The wealth created in the housing sector may be distorting investment decisions and boosting aggregate demand so that even goods prices are starting to rise at a faster pace. The most recent report on the core personal consumption expenditures (PCE) deflator, the Fed’s favorite index of inflation, showed a modest rise to a 1.6 percent year-over-year increase. But the annualized inflation rate over the last three months has been 2.1 percent, and it is fairly easy to see the year-over-year rate rising above 2 percent, the top end of the Fed’s permissible range, by the end of this year.
What Should Be Done?
The reason to end the housing bubble proactively is straightforward. If it is a real bubble, it will grow bigger and burst of its own accord with even more disruption to financial markets than would be caused by a preemptive strike from the Federal Reserve.
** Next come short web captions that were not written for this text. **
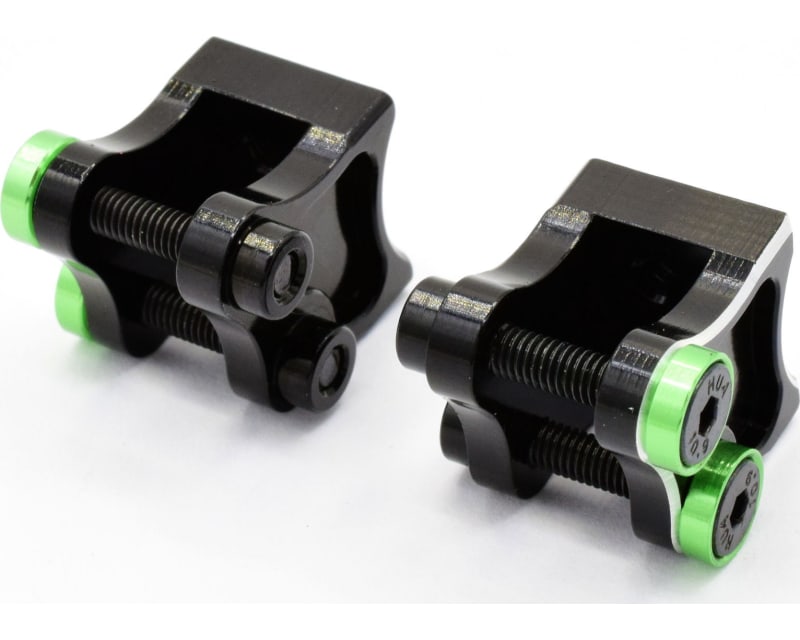 Aluminum AR60 Lower Link/Shock Mounts Wraith Yeti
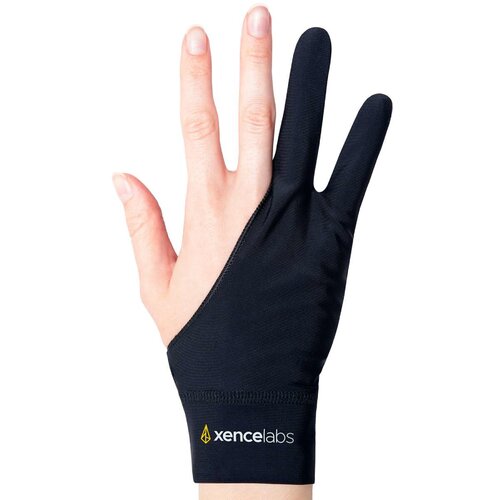 Rękawiczka XENCELABS do tabletu graficznego Glove Medium Czarny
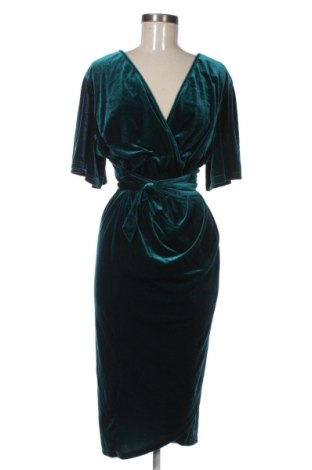 Rochie Unbranded, Mărime M, Culoare Verde, Preț 100,99 Lei, #136959986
It is a simple matter of pay me now or pay me later, but it is less expensive to pay the price now.
The Fed should proceed in two steps to remove accommodation while minimizing risks to asset markets. First, it must remove the pre-commitment lag, which has been included in the statement following its periodic rate-setting meetings. The phrase “accommodation can be removed at a measured pace” has been interpreted by markets as a signal that Fed rate increases will proceed at 25 basis points per meeting until an unknown, neutral level of the Fed funds rate is achieved. This pre-commitment by the Fed suggests a fear of lower asset values. If the Fed is prepared to temper its tightening pace for the sake of asset markets then, so some believe, it will slow or reverse its tightening process if asset markets fall. As a result of the Fed’s implicit guarantee, the return on risky assets has been driven far below normal. The same has happened to the return on low-risk assets, as indicated by the sub-2-percent real yields on ten-year Treasury notes that have yielded long-run average real returns well above 3 percent.
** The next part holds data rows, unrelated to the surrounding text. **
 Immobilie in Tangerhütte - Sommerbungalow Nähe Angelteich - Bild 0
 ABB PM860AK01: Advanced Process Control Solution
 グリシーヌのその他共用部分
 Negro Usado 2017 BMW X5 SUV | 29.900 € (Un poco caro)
The Fed should eliminate the “measured pace” language from its statement and simply indicate that monetary policy is currently accommodative and that accommodation will be removed at a pace dictated by the future path of growth and inflation. Second, if growth remains at or above a 3.5-percent trend rate and inflation creeps closer to or above 2 percent, the Fed should raise the federal funds rate by 50 basis points, perhaps at its mid-year meeting in June. That would put the federal funds rate at 3.5 percent (assuming another 25-basis-point increase in May) and leave the real rate at roughly 1.5 percent, which would still be accommodative. More important, the Fed would unambiguously have shown markets that the pre-commitment era is over.
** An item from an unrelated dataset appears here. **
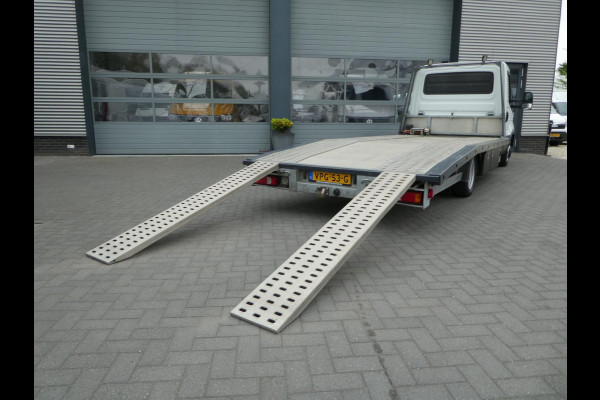 Iveco 35C16 Oprijwagen ,machine transport ,autoambulance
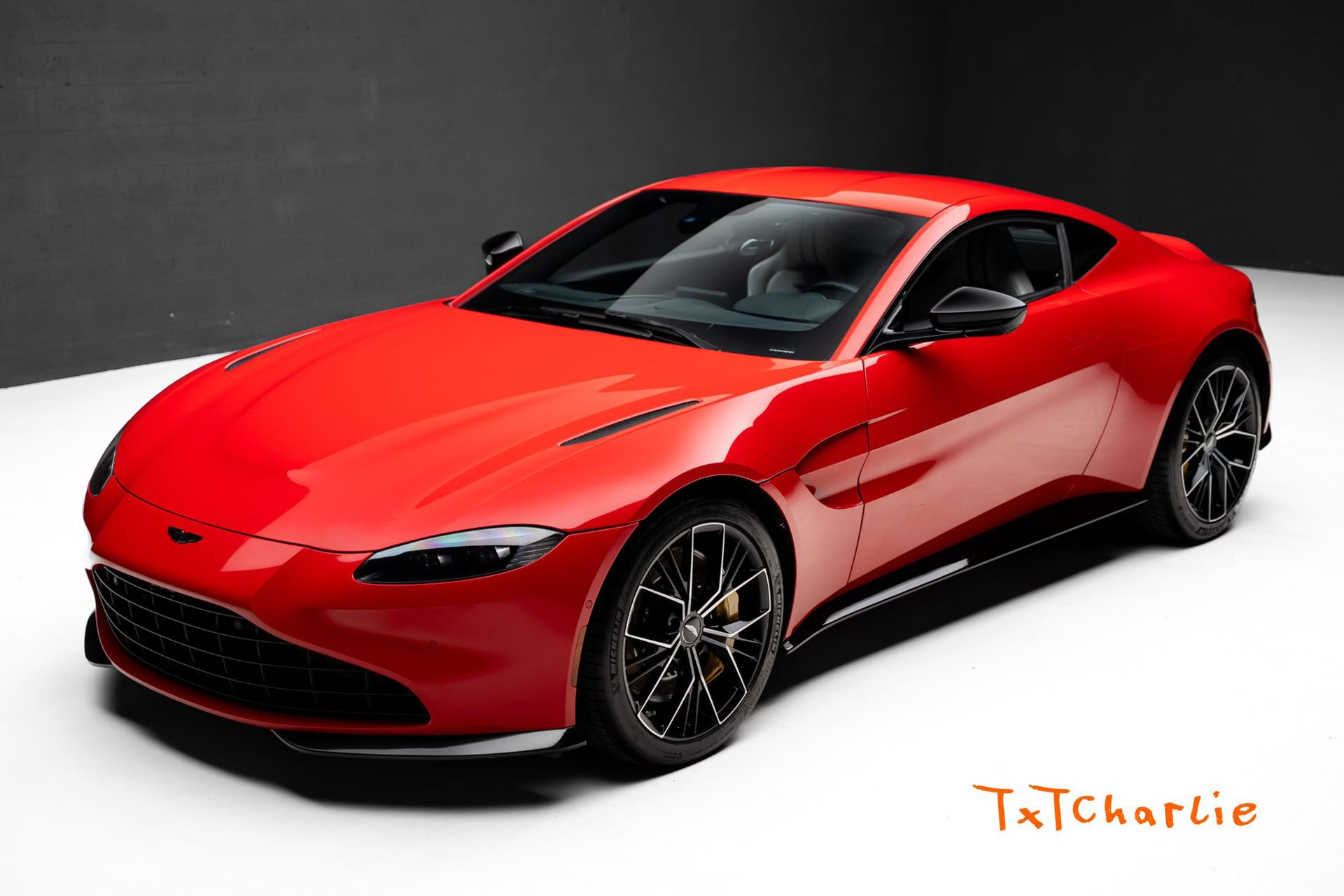 Used 2023 Aston Martin V8 Vantage Coupe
The decision to end its pre-commitment strategy to a measured 25-basis-point per meeting pace of tightening brings the Fed up against a basic issue. The Greenspan Fed has always been prepared to consider asset markets in distress with attendant possible systemic risk as a relevant consideration in accelerating the pace of easing. A housing bubble puts the shoe on the other foot. If there is an asset market bubble, is the Fed prepared to alter its pace of tightening in order to address the possible systemic risk associated with the growth and eventual bursting of a bubble in housing prices?
Only by addressing this question and suggesting that the systemic risk consideration works both ways in the asset markets can the Fed remove a long-building moral hazard problem from asset markets in which the price of risk is simply too low. Greenspan’s decision is whether to bite the bullet now or leave the hard work to his successor.